Given instruction | Exactly the lines from the one containing "Is point (855, 335)" through the final line of the listing are to be retyped, and nothing more.

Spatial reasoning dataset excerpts

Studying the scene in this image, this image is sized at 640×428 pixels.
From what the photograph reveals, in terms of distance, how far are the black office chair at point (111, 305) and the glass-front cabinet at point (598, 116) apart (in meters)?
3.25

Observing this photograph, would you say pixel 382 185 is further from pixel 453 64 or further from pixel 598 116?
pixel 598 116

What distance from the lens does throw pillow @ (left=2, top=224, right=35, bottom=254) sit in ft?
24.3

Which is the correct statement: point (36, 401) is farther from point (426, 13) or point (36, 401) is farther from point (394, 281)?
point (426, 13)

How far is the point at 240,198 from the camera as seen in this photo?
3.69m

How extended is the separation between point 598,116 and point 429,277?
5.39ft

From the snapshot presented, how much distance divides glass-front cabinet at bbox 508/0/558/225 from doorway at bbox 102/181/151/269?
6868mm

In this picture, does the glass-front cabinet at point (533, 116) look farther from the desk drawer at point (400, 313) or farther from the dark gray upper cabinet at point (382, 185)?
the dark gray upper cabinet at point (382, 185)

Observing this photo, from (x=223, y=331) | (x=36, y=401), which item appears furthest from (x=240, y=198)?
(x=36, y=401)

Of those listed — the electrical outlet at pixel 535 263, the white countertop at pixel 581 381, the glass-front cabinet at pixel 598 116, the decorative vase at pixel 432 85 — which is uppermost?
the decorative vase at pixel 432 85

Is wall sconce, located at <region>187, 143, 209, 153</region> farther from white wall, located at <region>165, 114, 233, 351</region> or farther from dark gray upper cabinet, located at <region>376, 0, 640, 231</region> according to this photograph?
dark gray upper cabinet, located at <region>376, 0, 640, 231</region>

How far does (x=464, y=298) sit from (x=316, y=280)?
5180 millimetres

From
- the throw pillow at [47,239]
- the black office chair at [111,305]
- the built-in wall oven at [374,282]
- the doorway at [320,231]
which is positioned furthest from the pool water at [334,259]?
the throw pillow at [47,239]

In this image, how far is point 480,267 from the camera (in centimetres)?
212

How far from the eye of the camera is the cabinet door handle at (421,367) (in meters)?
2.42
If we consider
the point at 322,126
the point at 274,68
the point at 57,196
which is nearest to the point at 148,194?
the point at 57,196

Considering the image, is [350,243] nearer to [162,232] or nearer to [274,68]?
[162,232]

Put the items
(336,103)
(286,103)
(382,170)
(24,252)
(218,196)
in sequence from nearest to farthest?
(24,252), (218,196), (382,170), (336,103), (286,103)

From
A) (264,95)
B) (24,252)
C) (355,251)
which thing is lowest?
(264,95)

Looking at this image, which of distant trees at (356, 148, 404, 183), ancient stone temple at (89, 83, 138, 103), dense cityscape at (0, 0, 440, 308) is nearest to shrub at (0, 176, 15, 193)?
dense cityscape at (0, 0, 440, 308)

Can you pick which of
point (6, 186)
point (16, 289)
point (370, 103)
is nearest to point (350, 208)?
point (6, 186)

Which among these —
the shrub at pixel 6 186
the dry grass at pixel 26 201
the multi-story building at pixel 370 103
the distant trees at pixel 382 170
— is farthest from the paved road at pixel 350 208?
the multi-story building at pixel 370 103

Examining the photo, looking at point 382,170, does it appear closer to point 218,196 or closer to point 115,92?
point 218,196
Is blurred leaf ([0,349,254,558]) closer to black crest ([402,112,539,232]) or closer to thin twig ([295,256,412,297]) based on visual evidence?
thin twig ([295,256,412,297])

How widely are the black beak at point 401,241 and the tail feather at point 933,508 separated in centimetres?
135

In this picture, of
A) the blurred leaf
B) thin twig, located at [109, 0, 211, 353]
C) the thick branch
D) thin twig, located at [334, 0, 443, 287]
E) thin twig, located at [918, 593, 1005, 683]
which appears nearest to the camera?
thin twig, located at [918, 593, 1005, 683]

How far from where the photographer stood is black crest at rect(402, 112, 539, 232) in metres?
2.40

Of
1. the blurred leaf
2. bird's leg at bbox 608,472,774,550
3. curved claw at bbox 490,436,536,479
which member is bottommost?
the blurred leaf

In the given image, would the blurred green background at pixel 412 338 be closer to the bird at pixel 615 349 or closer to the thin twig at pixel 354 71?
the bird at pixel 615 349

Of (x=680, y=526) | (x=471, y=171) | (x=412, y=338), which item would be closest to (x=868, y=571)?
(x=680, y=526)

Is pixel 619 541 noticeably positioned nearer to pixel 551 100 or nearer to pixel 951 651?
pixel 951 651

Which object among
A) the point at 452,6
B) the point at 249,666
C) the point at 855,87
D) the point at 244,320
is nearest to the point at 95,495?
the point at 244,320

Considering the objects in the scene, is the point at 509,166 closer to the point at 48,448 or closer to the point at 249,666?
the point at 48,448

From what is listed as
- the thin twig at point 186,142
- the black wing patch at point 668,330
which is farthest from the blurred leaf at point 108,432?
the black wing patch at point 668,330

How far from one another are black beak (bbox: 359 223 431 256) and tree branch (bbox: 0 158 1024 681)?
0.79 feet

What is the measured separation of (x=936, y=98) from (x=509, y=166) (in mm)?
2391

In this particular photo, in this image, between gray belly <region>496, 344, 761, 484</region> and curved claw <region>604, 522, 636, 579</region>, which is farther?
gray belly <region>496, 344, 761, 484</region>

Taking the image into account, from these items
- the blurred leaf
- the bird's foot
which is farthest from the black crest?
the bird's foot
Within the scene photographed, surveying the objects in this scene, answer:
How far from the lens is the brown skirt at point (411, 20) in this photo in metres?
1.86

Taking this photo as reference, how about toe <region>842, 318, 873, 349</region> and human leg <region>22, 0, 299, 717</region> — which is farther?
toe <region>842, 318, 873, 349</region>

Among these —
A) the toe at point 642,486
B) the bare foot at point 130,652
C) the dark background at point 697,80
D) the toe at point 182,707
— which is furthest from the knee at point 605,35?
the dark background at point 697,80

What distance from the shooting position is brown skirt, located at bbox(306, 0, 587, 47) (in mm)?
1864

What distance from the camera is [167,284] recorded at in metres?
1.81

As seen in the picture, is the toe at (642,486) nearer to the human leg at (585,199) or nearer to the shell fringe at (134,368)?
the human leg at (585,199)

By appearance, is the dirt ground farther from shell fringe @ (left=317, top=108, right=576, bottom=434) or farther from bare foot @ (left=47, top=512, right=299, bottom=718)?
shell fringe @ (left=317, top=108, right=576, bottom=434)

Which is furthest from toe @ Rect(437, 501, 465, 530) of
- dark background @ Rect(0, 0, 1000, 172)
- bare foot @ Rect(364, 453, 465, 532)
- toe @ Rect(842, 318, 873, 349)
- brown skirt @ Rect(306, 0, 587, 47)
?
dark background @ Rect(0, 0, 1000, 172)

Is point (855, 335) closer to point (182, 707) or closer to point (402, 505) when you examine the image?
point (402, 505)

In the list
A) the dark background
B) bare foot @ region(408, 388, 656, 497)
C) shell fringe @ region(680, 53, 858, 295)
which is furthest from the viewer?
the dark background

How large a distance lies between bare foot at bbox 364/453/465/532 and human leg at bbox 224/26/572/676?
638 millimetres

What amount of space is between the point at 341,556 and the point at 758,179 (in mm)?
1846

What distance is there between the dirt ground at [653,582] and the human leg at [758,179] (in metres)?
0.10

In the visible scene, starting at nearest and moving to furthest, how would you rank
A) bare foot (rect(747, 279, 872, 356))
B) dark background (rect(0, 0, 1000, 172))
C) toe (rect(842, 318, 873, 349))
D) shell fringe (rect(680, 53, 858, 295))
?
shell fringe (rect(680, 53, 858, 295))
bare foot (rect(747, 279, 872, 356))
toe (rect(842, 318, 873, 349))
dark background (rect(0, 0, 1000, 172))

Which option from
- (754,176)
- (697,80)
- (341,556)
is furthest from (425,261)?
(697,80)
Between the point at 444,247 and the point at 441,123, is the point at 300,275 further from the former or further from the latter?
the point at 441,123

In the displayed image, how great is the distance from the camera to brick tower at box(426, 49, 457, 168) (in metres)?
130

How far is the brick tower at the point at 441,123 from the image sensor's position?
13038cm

Exercise solution |
Is point (855, 335) closer to point (182, 707) or closer to point (402, 505) when you examine the image?
point (402, 505)

In the list
A) the dark background
B) bare foot @ region(408, 388, 656, 497)
C) shell fringe @ region(680, 53, 858, 295)
which is furthest from the viewer?
the dark background

How large a distance lies between bare foot at bbox 364/453/465/532 and human leg at bbox 224/26/572/676?
638 millimetres

What amount of space is between the point at 341,556 and the point at 758,179 (in mm)?
1846

What distance is there between the dirt ground at [653,582] and the human leg at [758,179] (in metres)?
0.10

In the visible scene, starting at nearest and moving to furthest, how would you rank
A) bare foot (rect(747, 279, 872, 356))
B) dark background (rect(0, 0, 1000, 172))
C) toe (rect(842, 318, 873, 349))
D) shell fringe (rect(680, 53, 858, 295))
?
shell fringe (rect(680, 53, 858, 295))
bare foot (rect(747, 279, 872, 356))
toe (rect(842, 318, 873, 349))
dark background (rect(0, 0, 1000, 172))

Which option from
- (754,176)
- (697,80)
- (341,556)
is furthest from (425,261)?
(697,80)
Between the point at 444,247 and the point at 441,123, is the point at 300,275 further from the former or further from the latter?
the point at 441,123

In the displayed image, how great is the distance from the camera to brick tower at box(426, 49, 457, 168) (in metres)?
130

How far is the brick tower at the point at 441,123 from the image sensor's position?
13038cm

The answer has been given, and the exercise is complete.